PEDIDO ESCRITO A. Formate como uma lista JSON de strings, uma para cada linha e sem as linhas em branco, o trecho dos registros que vai da linha que contém "Which of these" até o fim dos registros.

TRECHO DO TEXTO.
Como as suas antecessoras, Ariel também é jovem, tem 16 anos de idade; e tem a mesma sina: apenas um beijo apaixonado do príncipe pode salvá-la.Mas, diferente das princesas anteriores, ela não espera pela sua chegada, ela vai atrás dele.

A princesa é uma sereia que mora no fundo do mar, e, insatisfeita com sua realidade, passa a espiar a vida dos seres humanos, ignorando os conselhos de seu pai. Eis que ela conhece o príncipe Eric e o salva de uma tempestade, mas vai embora antes que ele possa conhecê-la.

A bela faz um pacto com a bruxa Úrsula, trocando sua voz por um par de pernas. Caso conseguisse um beijo de amor do príncipe, em três dias, se tornaria humana para sempre.

Se superarmos a fantasia, vemos aí uma importante implicação simbólica, pois Ariel troca a sua voz, seu instrumento de manifestação, pela forma humana, para tentar conquistar o príncipe. E sabe-se que a capacidade de expressão foi a principal forma de poder, ao menos inicialmente, dos movimentos feministas.

Para convencer Ariel da troca, Úrsula, a bruxa do fundo do mar, convence a sereia de que homens não gostam de mulheres que falam. Que, para Giordan (2012) é uma mensagem clara de que as mulheres devem ser recatadas, obedientes e concordarem com tudo o que lhe disserem, não tendo ‘voz própria’, renunciando às suas opiniões e seus desejos.

Giroux (2003) traz um comentário interessante em relação a essa personagem, que trago na íntegra dado a sua importância:

A Ariel deste filme se converte em uma metáfora da narrativa tradicional da dona de casa. Quando a bruxa do mar, Úrsula, diz a Ariel que ficar sem sua voz não era tão grave porque os homens não gostam de mulheres que falam, a mensagem se dramatiza quando o príncipe tenta conceder o beijo do amor verdadeiro a Ariel apesar dela nunca ter falado. Dentro desta narrativa de limites tão restritos, a feminilidade dada a Ariel é a recompensa de casar-se com o homem adequado e renunciar sua vida anterior desprezível do mar na qualidade de modelo cultural para o universo das eleições femininas e o processo de tomar decisões segundo a visão do mundo da Disney (Giroux, 2003, p.136).

Trocar sua voz por um par de pernas para conseguir encantar o príncipe tem uma significação tão grande, que implica em várias interpretações. Primeiro a ligação com o mito original da sereia, como um ser mitológico que seduz os homens com sua voz encantadora, para depois os matar.

REGISTROS DE ORIGEM.
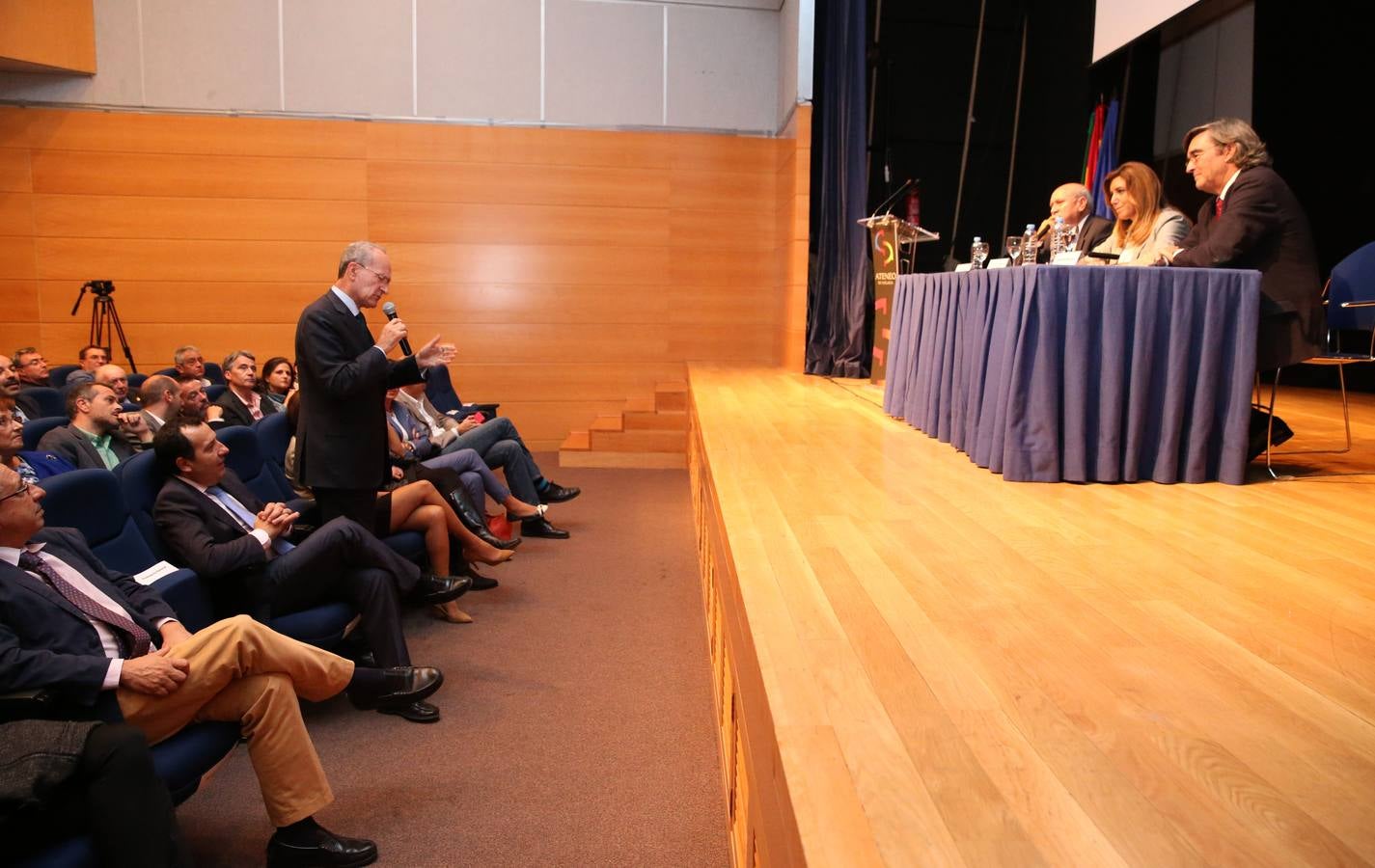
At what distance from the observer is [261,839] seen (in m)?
2.03

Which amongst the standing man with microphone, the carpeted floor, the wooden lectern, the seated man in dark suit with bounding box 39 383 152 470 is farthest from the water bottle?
the seated man in dark suit with bounding box 39 383 152 470

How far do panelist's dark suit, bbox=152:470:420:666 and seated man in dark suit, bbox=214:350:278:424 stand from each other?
6.32 feet

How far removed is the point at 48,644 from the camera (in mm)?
1743

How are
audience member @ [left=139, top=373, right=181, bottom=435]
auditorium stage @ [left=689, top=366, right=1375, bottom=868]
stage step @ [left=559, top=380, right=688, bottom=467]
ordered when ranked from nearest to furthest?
auditorium stage @ [left=689, top=366, right=1375, bottom=868] < audience member @ [left=139, top=373, right=181, bottom=435] < stage step @ [left=559, top=380, right=688, bottom=467]

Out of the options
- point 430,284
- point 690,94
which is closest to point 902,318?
point 690,94

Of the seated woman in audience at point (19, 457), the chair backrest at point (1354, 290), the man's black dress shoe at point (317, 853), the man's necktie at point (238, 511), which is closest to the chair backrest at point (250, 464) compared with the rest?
the man's necktie at point (238, 511)

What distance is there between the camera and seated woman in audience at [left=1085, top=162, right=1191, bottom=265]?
134 inches

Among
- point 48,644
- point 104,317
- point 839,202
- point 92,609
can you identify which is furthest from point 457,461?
point 104,317

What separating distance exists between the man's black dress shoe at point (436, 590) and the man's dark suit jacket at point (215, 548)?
739mm

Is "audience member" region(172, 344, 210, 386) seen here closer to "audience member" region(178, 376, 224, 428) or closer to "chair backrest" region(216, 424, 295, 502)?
"audience member" region(178, 376, 224, 428)

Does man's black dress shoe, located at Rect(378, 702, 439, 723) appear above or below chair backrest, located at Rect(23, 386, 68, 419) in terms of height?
below

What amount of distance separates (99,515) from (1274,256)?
11.8 ft

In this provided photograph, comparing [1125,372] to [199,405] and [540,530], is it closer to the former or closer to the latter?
[540,530]

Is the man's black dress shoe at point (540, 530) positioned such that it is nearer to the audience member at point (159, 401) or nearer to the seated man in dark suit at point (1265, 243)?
the audience member at point (159, 401)
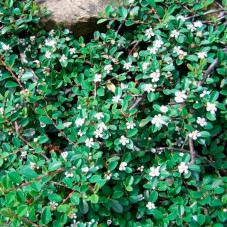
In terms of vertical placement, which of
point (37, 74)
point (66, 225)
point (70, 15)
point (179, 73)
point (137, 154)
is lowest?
point (66, 225)

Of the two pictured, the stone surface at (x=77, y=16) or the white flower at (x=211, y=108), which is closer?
the white flower at (x=211, y=108)

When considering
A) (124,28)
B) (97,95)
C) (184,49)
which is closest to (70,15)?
(124,28)

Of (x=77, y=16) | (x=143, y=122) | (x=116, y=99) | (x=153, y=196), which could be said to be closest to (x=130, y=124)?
(x=143, y=122)

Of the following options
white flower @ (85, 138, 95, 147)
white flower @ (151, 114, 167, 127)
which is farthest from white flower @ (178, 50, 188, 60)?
white flower @ (85, 138, 95, 147)

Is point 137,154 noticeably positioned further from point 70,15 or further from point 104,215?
point 70,15

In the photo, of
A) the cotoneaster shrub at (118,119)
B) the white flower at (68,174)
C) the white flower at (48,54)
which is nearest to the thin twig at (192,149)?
the cotoneaster shrub at (118,119)

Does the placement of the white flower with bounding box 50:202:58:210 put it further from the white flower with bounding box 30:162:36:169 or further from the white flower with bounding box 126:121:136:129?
the white flower with bounding box 126:121:136:129

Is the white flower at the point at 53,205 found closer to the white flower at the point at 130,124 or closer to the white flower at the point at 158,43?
the white flower at the point at 130,124
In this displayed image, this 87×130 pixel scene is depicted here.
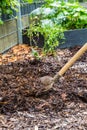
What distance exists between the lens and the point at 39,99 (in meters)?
3.69

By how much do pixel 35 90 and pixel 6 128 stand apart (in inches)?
35.3

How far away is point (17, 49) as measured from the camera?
7.08 m

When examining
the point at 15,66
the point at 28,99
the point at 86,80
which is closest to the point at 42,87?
the point at 28,99

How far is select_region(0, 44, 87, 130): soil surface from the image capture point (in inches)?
124

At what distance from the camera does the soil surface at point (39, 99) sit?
3.15m

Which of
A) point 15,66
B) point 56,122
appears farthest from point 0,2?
point 56,122

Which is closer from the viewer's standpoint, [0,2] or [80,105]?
[80,105]

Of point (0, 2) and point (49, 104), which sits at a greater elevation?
point (0, 2)

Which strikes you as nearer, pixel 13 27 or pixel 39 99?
pixel 39 99

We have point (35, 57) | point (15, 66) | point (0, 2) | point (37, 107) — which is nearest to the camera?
point (37, 107)

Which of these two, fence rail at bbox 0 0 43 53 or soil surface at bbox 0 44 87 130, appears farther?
fence rail at bbox 0 0 43 53

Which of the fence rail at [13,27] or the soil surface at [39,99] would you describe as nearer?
the soil surface at [39,99]

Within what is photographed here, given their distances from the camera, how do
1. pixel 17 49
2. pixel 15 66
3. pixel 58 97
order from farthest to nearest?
pixel 17 49, pixel 15 66, pixel 58 97

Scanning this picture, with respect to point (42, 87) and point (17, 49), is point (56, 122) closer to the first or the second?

PEDIDO ESCRITO B. No texto sobre Ariel, reescreva o trecho de "A princesa é" até "ele possa conhecê-la.", trocando "tempestade" por "tormenta".

RESPOSTA COMPLETA A.
[
  "Which of these two, fence rail at bbox 0 0 43 53 or soil surface at bbox 0 44 87 130, appears farther?",
  "fence rail at bbox 0 0 43 53",
  "Which of the fence rail at [13,27] or the soil surface at [39,99] would you describe as nearer?",
  "the soil surface at [39,99]",
  "Within what is photographed here, given their distances from the camera, how do",
  "1. pixel 17 49",
  "2. pixel 15 66",
  "3. pixel 58 97",
  "order from farthest to nearest?",
  "pixel 17 49, pixel 15 66, pixel 58 97",
  "Scanning this picture, with respect to point (42, 87) and point (17, 49), is point (56, 122) closer to the first or the second?"
]

RESPOSTA COMPLETA B.
A princesa é uma sereia que mora no fundo do mar, e, insatisfeita com sua realidade, passa a espiar a vida dos seres humanos, ignorando os conselhos de seu pai. Eis que ela conhece o príncipe Eric e o salva de uma tormenta, mas vai embora antes que ele possa conhecê-la.